My Dreamcast is sitting in friend’s closet. Good games, good graphics, good gameplay. One thing about all Sega consoles I’ve ever owned, they’ll last forever. My first Playstation overheated constantly and I had to buy the fan cooled base to put it on. Nothing like that would have gotten by the Sega designers.

It was supposed to be leaps and bounds of the PSX; it was a next-gen system. It’s a shame, really, that the Dreamcast was doomed by the failure of the Saturn, which was itself killed off by the early launch of the Dreamcast.

Generally the Dreamcast is regarded by the industry as a contemporary of the PS2, Xbox and Gamecube. By 1999 Sega already saw the Saturn as a failure and another year or two on the shelves wouldn’t have mattered much. They were trying to get a jump on the next generation by beating Sony and Nintendo to the market.

By all accounts, it may have very well have worked. The Dreamcast had a remarkable launch in America, (not so much in Japan from what I understand), and it did really well in the two years it was in production, but Sony was trying to undercut Sega’s newly gained momentum by constantly touting the technical specs of the PS2, which was still a year away. I don’t blame Sony in the least for what was essentially a successful marketing tactic.
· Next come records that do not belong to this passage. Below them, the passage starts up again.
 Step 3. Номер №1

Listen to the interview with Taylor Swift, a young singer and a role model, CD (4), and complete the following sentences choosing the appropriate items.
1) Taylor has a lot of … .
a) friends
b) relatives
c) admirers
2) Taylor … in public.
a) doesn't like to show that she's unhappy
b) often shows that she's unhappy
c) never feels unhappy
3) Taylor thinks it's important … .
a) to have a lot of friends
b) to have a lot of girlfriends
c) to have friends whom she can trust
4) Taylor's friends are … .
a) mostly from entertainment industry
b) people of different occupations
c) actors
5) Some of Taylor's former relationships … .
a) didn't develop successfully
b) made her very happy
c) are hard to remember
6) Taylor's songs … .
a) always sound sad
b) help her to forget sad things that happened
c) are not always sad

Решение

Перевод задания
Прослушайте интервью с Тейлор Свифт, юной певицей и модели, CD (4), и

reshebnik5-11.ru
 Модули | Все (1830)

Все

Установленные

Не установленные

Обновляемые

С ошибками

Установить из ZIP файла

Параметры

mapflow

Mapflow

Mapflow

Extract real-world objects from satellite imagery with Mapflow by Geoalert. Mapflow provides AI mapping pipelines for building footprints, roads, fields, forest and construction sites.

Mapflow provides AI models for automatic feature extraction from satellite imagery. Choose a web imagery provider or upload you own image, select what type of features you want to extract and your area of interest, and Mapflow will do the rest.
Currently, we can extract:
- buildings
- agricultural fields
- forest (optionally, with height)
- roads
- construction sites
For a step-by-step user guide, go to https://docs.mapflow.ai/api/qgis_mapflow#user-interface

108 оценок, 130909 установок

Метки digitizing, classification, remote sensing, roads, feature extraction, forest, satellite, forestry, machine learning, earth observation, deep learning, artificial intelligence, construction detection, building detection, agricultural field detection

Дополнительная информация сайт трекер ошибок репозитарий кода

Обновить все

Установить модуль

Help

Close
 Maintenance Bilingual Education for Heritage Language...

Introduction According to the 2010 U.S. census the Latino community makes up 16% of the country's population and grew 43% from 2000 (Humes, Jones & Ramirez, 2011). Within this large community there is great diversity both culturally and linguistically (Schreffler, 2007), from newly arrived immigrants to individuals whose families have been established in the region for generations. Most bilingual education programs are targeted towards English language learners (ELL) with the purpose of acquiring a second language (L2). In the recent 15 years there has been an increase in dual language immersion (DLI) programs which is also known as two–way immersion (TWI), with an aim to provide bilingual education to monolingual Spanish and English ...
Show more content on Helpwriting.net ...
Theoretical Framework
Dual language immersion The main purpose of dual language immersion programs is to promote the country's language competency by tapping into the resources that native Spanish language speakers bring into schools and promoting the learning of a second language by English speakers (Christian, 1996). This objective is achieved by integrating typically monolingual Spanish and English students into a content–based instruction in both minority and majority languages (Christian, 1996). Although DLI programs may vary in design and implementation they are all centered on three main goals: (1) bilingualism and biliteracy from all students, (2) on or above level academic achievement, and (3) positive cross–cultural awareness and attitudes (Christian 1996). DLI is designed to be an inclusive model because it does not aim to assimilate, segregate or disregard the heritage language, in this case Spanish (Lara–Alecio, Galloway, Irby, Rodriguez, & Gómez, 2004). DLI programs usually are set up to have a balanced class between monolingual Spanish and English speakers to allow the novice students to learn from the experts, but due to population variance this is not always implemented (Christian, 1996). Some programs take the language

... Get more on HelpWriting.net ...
The thing of it was Sega had a winner on its hands and most everyone at the time seemed to agree. Stopping production of the system had been widely rumored but it still seemed to catch people off guard. The question of course is, “was it a premature decision?” The Dreamcast had a lot of good years left in when it died, but I think a lot of people must have seriously underestimated just how badly the Saturn had bombed if Sega’s incurred debt was such that it managed to bring down the Dreamcast as well, a full two years later.

It wasn’t just the Saturn; it was partly the fact that Sega was making a habit of releasing new systems and then dumping them (32X, Mega/Sega CD), too.

Also, the Dreamcast was essentially a US market console; Japanese gamers were perfectly happy with the Saturn, but Sega of America kept whining that it wasn’t competitive. Unfortunately, Sega had already pissed off half its retailers in the US by leaving them out of the loop on the surprise launch of the Saturn, and lots of them refused to carry Sega products again.

There were a bunch of problems with the Saturn- its best games were never released outside Japan, for one; its hardware was way more expensive than the PSX and N64’s, for another. That meant when they got two years in and Sony and Nintendo did the $100 Christmas price drop, Sega couldn’t afford to follow suit.

The problem Sega had was that instead of plugging along with the Saturn, they invested money they didn’t have in designing a shiny new system. Japanese gamers had already bought Saturns, and Western gamers hadn’t. So when the Saturn came out, instead of being uncompetitive in the US and competitive in Japan, they were uncompetitive in Japan and competitive in the US. When all you do is build consoles, you can’t afford to do that.